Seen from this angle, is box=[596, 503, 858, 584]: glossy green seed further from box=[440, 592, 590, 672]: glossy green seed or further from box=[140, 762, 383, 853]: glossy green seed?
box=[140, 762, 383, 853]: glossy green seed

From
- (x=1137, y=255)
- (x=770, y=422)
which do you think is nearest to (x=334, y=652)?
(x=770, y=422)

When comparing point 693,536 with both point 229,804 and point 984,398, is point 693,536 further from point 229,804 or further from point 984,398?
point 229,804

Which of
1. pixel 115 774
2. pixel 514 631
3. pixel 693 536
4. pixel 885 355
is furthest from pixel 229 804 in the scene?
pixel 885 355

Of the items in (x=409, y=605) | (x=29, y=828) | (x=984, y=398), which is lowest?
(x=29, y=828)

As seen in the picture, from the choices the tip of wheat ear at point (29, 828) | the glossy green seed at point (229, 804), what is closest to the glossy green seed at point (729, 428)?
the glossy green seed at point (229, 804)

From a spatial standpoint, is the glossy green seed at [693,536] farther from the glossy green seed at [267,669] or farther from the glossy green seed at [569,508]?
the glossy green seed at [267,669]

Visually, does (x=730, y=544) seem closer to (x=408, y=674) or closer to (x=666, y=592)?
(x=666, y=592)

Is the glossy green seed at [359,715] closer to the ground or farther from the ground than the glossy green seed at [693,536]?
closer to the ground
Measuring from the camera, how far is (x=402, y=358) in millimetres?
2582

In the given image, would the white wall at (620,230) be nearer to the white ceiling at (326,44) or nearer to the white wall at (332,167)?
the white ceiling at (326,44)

Written request: Lay out only the lines from the one containing "In the given" through the end of the entries above as a Markdown table with the columns No. and Line. Number each row and leave out blank lines.

Response for this exercise:
| No. | Line |
|---|---|
| 1 | In the given image, would the white wall at (620,230) be nearer to the white ceiling at (326,44) or nearer to the white wall at (332,167)? |
| 2 | the white ceiling at (326,44) |